Les désintégrés, comme les célibataires de Kafka ou les dépossédés de Beckett, existent mais n’ont pas de réalité dans ce monde. Ils n’ont pas le droit à exister à leur manière. Mais veulent-ils encore des droits ? N’ont-ils pas cessé d’être des mendiants ? « Nous n’avons plus de droits ? Nous les avons perdus ? – Nous les avons bazardés »  [8]. Alors ils s’arrachent au monde et se font un nouveau monde.

En s’opposant aux liens prescrits par la gouvernementalité, qui conduisent inévitablement à une ontologie de la négligence au regard des mondes possibles de la communauté, surgissent alors de nouvelles déterminations : quelles sont les manières d’être ensemble, ici et maintenant, dans des situations qui ébauchent, fragment par fragment, la désintégration de la totalité du monde ? Ces fragments ne peuvent être que les formes singulières d’expérience par lesquelles apparaissent d’autres mondes. Le devenir réel des existences, ce sont des modes d’existence qui font différence en s’engageant, contre le monde tel qu’il est, dans les devenirs des mondes à faire.

« Ce que nous appelons vie n’est que ce geste à travers lequel une portion de la matière se distingue du monde avec la même force qu’elle utilise pour s’y confondre »’  [9].

Josep Rafanell i Orra

Juillet 2017

Illustration : Caterina R. Ville fantôme. Gravure.

[1David Lapoujade, Les existences moindres, Les Editions de Minuit, 2017, pp. 47-48.

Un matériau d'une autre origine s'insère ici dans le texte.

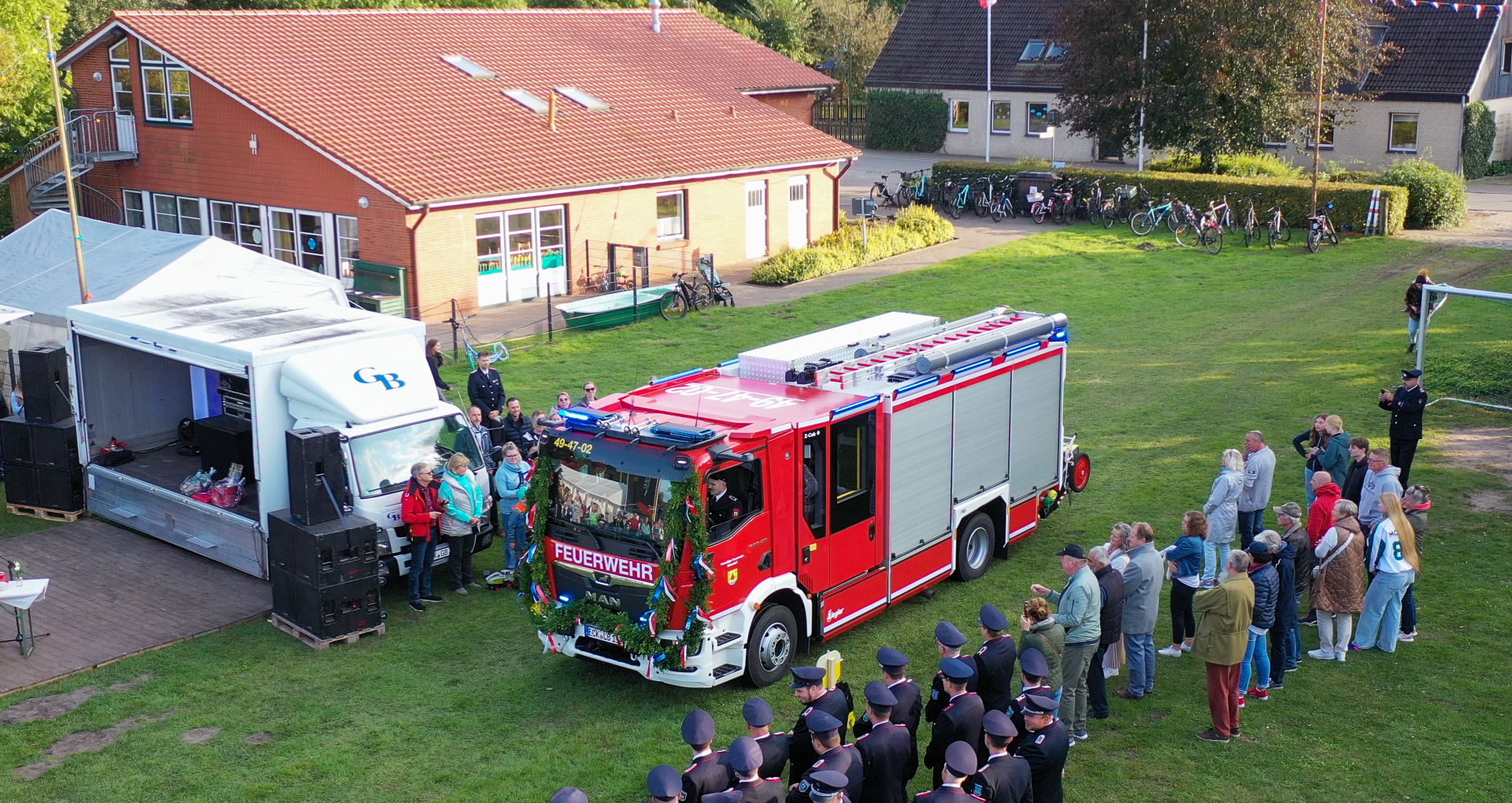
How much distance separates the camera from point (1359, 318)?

[2Marcello Tarí, Autonomie ! Italie, les années 1970. La fabrique éditions, 2011, p. 219. Les italiques sont à moi.

[3On pourrait peut-être dire son âme. « Prêter une âme c’est agrandir une existence », que ce soit celle des humains, des animaux, des végétaux, des minéraux, ou d’autres corps de la nature. « D’une manière générale, il y a âme lorsqu’on perçoit dans une existence donnée quelque chose d’inachevé ou d’inabouti qui exige un ’principe d’agrandissement’, bref l’ébauche de quelque chose de plus grand, de plus accompli, susceptible d’augmenter la réalité de cette existence ». David Lapoujade, ibidem, p. 57.

[4ibid., p. 75.

[5Ibid., p. 73.

[6On est là face à une nouvelle entente de l’autonomie politique, où l’affirmation en tant que « négation du monde de la négation est le point d’ancrage concret de l’impulsion émancipatrice ». Jérôme Baschet, Adieux au capitalisme. Autonomie, société du bien vivre et multiplicité des mondes, Editions la Découverte, 2014, p. 10. Mais l’autonomie passera alors par l’instauration de nouvelles codéterminations entre des manières d’être. L’autonomie est ce qui fait qu’une existence détermine d’autres existences, et qu’elle est déterminée par celles-ci dans le même mouvement.

[7Thierry Drumm, Pragmatisme et mondes en train de se faire. http://www.leslaboratoires.org/article/pragmatisme-et-mondes-en-train-de-se-faire-thierry-drumm

[8En attendant Godot. Cité par. David Lapoujade, ibidem, p. 84.

[9Emanuele Coccia, La vie des plantes. Editions Payot&Rivages, 2016.